For decades, Michael Yates has been challenging and critiquing capitalism in books, articles and classrooms. But Yates – radical political economist, associate editor of The Monthly Review and author of Why Unions Matter and Naming the System: Inequality and Work in the Global Economy, among other books–has never delved into the politics of his own past.
Until, that is, Yates wrote In and Out of the Working Class (Arbeiter Ring Publishing), published earlier this year. In this new book, Yates, 63, writes in the tradition of Douglas Dowd, a radical political economist whose Blues for America: a Critique, a Lament, and Some Memories, spans most of the 20th century. Yates’ arc is the post‑W.W.II era: his youth, adolescence and adulthood.
In fiction, non-fiction and “creative non-fiction,” Yates writes of laboring people such as himself immersed in everyday life, in households, schools and workplaces. Two pieces of fiction book-end the volume: A male youth wrestles with the siren call of gambling in the opening “The Year of the Strike,” while “A Lucky Man” closes the collection with a portrayal of an adult blue-collar worker seeking his fortune at the race track.
Together, the two stories poignantly illustrate the risk-taking character of working-class life, where the wagering of resources offers a measure of relief. But it is always back to work, in all its cold realities.
In and Out of the Working Class’ (explicitly) autobiographical essays begin in Yates’ working-class community of Ford City, in western Pennsylvania, where a plate glass factory offered union employment to the Yates family. Class intersects with gender and race during Yates’ adolescence in the 1950s, when labor unions were strong enough to improve working people’s living standards. He paints realistic and sympathetic portraits of his family, foes and friends in these coming-of-age pieces.
Yates is strikingly honest about performing in a minstrel show as a young teen. Under a teacher’s direction, Yates and his caucasian male classmates blacken their faces and mock African-Americans in dress and speech. “Racism was such a fact of life that it was taken for granted,” he writes. Despite – or perhaps because of – the fact he grew up in a place far short of racial justice, Yates becomes a warrior in the fight against skin-color and gender prejudice.

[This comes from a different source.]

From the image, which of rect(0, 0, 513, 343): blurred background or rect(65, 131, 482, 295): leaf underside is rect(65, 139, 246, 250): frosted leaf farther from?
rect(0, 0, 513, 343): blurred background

A logical growth of Yates’ dissent is his involvement with minority Americans enmeshed in the huge U.S. prison-industrial system. His essay on teaching in prisons offers illuminating views of his locked-down students, who have a strong desire for education. Yates learns with and from them.
Though Yates moved beyond his first job as a factory laborer to become a professor of economics at the University of Pittsburgh at Johnstown, he never forgets his roots. He moves up and out, but not away, from the consciousness of people who labor for a living.
Crucially, In and Out of the Working Class never sugarcoats the working class, even as Yates highlights a social and economic system that spawns their alienation and exploitation. This is a major theme of his book, a recurrent problem that Yates deals with by supporting and forming bonds of solidarity with labor unions. As an activist academic, he does just that, helping low-wage service workers on campus to form a union.
At one point in the late 1970s, Yates is the United Farm Workers’ lead researcher. Oppressed farm workers and their allies forge first-ever contracts with growers and packers, but tragically, their gains are rolled back over time. Yates unpacks the harsh realities of such lessons and brings fresh viewpoints to the farm workers’ movement. Hint: one legendary idol has clay feet.
Yates writes movingly of hometown friends back from the jungles of southeast Asia as shattered shells of their former selves. This gut-punch to his senses deepened Yates’ distaste for the status quo of capitalism, racism and sexism. As the black freedom and anti-Vietnam War movements grew during the 1960s, he dives into radical economic theory – including Karl Marx’s critique of capitalist production – and never looks back.
As inequality rages in the United States during the 1980s and 1990s, his political economy courses become less popular with his working-class students, which alienates him. Eventually, after beginning to write books and educate union workers, Yates leaves academe disillusioned.
Does his journey of activism and criticism end? Not a chance. What he does next – travel the country with his wife for six years while at times taking menial jobs to understand life in America – is further proof that Yates is one of the most unusual and uncompromising political observers of our time. In and Out of the Working Class is a great addition to his already impressive ouevre.